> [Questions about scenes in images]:
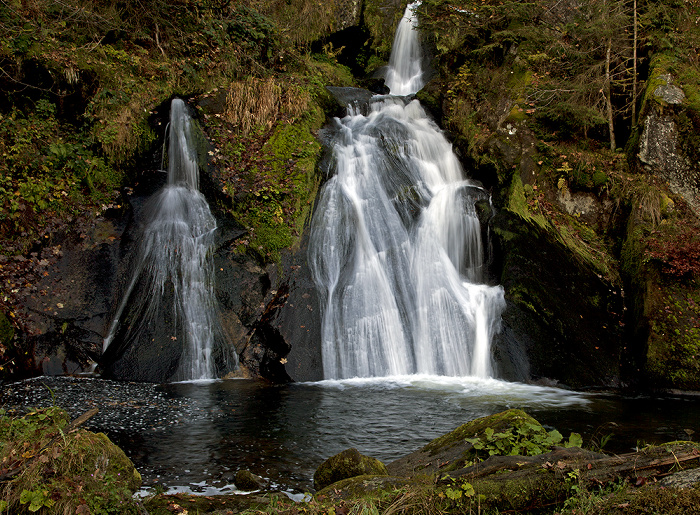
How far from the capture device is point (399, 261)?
943 centimetres

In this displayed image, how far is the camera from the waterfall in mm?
8008

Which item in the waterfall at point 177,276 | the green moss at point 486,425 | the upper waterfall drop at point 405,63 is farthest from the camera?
the upper waterfall drop at point 405,63

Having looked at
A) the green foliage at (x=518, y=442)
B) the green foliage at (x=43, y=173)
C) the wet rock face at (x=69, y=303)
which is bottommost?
the green foliage at (x=518, y=442)

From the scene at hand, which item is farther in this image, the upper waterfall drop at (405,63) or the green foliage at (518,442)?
the upper waterfall drop at (405,63)

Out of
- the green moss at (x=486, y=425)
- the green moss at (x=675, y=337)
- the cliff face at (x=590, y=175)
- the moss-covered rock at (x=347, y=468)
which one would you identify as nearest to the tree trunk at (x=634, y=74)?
the cliff face at (x=590, y=175)

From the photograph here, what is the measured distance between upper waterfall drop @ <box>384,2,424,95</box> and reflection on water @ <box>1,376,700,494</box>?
1117 centimetres

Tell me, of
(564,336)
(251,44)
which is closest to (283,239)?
(564,336)

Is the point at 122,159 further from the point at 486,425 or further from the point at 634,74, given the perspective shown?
the point at 634,74

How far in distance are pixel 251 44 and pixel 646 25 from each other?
954 cm

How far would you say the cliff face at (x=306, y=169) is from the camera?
26.1ft

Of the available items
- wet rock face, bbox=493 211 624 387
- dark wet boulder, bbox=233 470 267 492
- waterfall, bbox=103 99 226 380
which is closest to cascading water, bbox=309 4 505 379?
wet rock face, bbox=493 211 624 387

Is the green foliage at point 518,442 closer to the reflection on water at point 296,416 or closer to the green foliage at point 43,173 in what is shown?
the reflection on water at point 296,416

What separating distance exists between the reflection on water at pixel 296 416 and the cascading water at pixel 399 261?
1.98ft

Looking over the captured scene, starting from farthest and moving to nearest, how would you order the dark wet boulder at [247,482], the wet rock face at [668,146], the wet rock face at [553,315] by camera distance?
the wet rock face at [668,146], the wet rock face at [553,315], the dark wet boulder at [247,482]
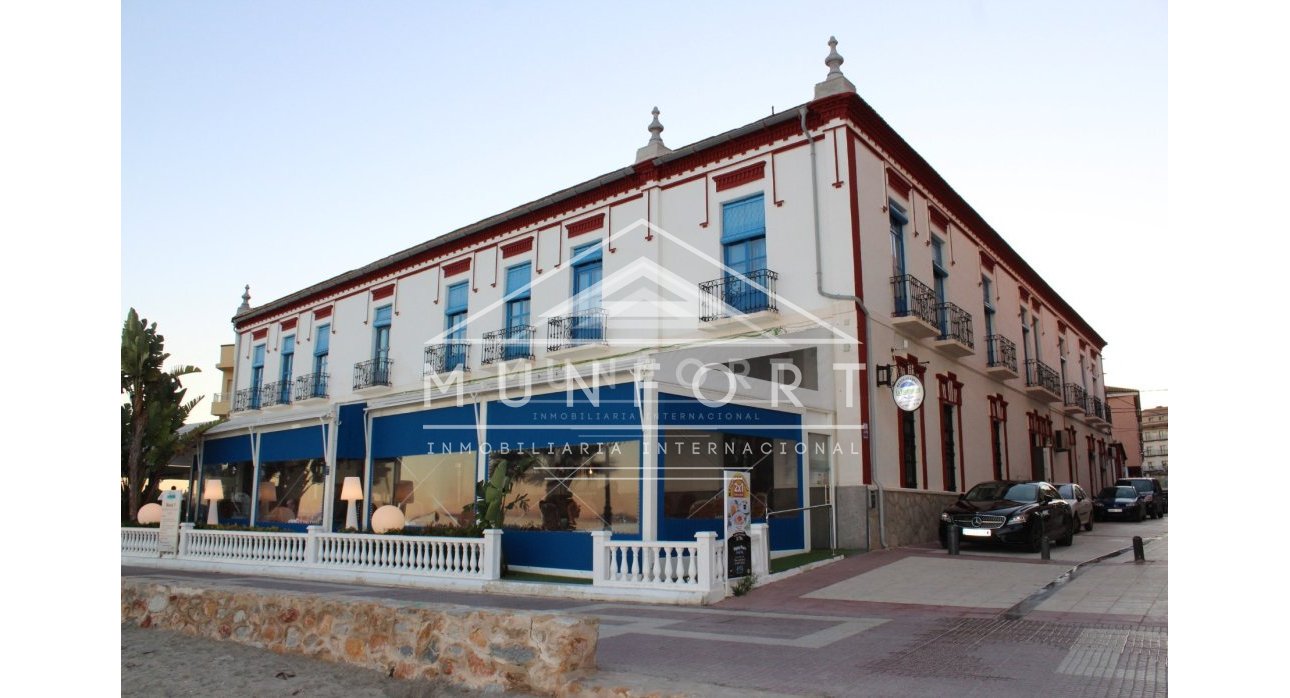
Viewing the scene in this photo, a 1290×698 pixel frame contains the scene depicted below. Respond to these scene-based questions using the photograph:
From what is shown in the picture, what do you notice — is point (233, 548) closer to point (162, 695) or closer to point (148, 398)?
point (148, 398)

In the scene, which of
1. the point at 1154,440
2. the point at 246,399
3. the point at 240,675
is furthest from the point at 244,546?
the point at 1154,440

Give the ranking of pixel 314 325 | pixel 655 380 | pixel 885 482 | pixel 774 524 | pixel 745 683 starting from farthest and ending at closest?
pixel 314 325, pixel 885 482, pixel 774 524, pixel 655 380, pixel 745 683

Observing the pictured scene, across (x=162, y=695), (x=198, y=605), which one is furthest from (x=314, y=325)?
(x=162, y=695)

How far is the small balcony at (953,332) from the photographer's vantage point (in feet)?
58.4

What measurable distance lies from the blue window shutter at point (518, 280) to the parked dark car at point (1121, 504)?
17.4 m

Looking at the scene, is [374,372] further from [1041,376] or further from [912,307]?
[1041,376]

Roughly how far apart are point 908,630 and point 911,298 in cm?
1003

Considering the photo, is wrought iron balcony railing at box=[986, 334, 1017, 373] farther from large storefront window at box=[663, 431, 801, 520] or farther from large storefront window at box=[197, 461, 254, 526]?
large storefront window at box=[197, 461, 254, 526]

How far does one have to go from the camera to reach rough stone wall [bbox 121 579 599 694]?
5.35 m

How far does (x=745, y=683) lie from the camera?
568cm

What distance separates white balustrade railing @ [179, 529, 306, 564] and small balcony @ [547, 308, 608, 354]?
670 cm

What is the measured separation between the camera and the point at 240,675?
661cm

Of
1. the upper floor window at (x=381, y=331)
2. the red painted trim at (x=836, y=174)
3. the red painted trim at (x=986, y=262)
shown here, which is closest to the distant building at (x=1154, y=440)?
the red painted trim at (x=986, y=262)

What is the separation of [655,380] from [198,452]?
16.5 metres
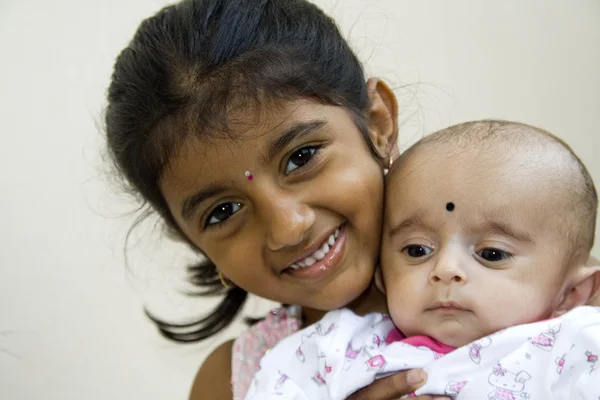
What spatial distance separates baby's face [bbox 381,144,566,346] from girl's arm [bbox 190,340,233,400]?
0.48 metres

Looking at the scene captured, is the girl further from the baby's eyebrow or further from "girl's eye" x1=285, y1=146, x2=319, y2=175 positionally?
the baby's eyebrow

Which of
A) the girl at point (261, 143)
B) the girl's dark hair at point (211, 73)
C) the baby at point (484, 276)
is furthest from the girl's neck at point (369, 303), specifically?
the girl's dark hair at point (211, 73)

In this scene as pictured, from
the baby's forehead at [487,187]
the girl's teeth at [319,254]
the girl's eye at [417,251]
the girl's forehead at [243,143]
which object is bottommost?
the girl's teeth at [319,254]

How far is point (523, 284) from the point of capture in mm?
734

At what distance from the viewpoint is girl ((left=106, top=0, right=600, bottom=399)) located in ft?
2.68

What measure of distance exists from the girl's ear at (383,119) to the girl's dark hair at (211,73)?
3cm

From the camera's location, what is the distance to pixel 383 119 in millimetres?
1013

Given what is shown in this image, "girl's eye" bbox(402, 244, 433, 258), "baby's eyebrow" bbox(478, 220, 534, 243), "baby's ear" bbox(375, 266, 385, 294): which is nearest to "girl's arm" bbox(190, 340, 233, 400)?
"baby's ear" bbox(375, 266, 385, 294)

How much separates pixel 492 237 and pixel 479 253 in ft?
0.08

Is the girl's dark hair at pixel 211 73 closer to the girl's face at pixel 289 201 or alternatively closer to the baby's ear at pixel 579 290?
the girl's face at pixel 289 201

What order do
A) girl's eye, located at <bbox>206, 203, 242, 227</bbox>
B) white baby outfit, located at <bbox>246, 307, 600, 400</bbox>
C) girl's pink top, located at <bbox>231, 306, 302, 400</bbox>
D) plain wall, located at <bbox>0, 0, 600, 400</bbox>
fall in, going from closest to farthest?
white baby outfit, located at <bbox>246, 307, 600, 400</bbox> → girl's eye, located at <bbox>206, 203, 242, 227</bbox> → girl's pink top, located at <bbox>231, 306, 302, 400</bbox> → plain wall, located at <bbox>0, 0, 600, 400</bbox>

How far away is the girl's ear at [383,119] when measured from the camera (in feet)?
3.22

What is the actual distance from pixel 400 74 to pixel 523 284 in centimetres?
105

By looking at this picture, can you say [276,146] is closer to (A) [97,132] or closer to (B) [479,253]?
(B) [479,253]
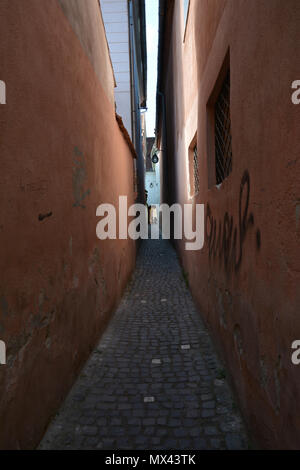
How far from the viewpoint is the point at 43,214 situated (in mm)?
2254

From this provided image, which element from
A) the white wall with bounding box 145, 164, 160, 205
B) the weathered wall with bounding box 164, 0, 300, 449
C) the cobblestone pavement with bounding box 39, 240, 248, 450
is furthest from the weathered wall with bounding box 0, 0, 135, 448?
the white wall with bounding box 145, 164, 160, 205

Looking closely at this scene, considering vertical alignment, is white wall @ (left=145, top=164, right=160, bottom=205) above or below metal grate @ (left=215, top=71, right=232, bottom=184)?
above

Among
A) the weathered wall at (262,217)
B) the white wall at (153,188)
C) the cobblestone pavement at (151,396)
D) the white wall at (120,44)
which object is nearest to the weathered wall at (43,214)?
the cobblestone pavement at (151,396)

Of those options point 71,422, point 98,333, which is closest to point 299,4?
point 71,422

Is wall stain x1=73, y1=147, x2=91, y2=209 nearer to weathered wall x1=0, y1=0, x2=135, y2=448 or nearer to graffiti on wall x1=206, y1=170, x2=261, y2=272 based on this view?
weathered wall x1=0, y1=0, x2=135, y2=448

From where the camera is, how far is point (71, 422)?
239 centimetres

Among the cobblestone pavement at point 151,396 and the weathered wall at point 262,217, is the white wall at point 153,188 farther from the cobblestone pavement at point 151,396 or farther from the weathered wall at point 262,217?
the weathered wall at point 262,217

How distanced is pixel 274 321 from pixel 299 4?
157 cm

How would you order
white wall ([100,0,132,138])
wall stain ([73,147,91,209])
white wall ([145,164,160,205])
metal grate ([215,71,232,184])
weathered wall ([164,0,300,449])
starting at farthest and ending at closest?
white wall ([145,164,160,205]) < white wall ([100,0,132,138]) < metal grate ([215,71,232,184]) < wall stain ([73,147,91,209]) < weathered wall ([164,0,300,449])

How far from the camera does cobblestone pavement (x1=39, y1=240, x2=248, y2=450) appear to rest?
220cm

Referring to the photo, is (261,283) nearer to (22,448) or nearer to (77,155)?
(22,448)

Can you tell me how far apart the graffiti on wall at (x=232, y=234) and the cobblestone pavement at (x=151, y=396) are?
116 centimetres

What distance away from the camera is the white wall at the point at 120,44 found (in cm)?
941

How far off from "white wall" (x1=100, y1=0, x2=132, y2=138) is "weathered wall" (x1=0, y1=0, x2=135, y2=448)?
6244 millimetres
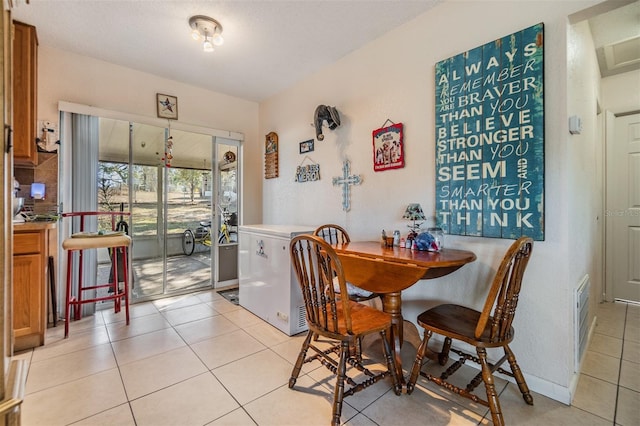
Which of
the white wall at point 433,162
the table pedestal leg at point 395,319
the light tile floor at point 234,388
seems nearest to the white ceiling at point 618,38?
the white wall at point 433,162

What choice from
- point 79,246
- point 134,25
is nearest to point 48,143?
point 79,246

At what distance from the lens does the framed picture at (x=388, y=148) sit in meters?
2.21

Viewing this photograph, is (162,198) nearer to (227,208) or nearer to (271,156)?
(227,208)

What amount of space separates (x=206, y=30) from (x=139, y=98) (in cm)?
130

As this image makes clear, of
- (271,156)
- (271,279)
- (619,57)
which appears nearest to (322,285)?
(271,279)

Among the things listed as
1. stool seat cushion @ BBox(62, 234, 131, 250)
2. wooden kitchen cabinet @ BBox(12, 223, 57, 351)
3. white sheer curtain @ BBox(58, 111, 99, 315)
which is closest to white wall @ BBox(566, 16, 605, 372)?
stool seat cushion @ BBox(62, 234, 131, 250)

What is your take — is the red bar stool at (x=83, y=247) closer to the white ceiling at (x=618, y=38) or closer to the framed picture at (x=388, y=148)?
the framed picture at (x=388, y=148)

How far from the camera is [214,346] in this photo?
7.01 ft

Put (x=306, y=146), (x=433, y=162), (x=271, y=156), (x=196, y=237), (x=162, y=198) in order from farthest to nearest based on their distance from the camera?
(x=196, y=237), (x=271, y=156), (x=162, y=198), (x=306, y=146), (x=433, y=162)

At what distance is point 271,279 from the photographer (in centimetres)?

> [Direction]: Reproduce the items from the start of the records through the line holding "1117 centimetres", inclusive, with "camera" replaced by "lens" and everything else unchanged. Leave the pictures out of your answer.

> [Exercise output]:
How far from the capture device is point (399, 261)?
943 centimetres

In this displayed image, how far is the lens from the waterfall in mm?
8008

Which item in the waterfall at point 177,276 | the green moss at point 486,425 | the upper waterfall drop at point 405,63 is farthest from the lens?
the upper waterfall drop at point 405,63

Having looked at
A) the green foliage at (x=518, y=442)
B) the green foliage at (x=43, y=173)
C) the wet rock face at (x=69, y=303)
which is bottommost?
the green foliage at (x=518, y=442)

From the scene at hand, which item is farther in this image, the upper waterfall drop at (405,63) or the green foliage at (518,442)?
the upper waterfall drop at (405,63)

Out of
- the green moss at (x=486, y=425)
- the green moss at (x=675, y=337)
- the cliff face at (x=590, y=175)
- the moss-covered rock at (x=347, y=468)
which one would you identify as nearest to the tree trunk at (x=634, y=74)?
the cliff face at (x=590, y=175)

From the photograph here, what is the measured distance between upper waterfall drop @ <box>384,2,424,95</box> and reflection on water @ <box>1,376,700,494</box>?
1117 centimetres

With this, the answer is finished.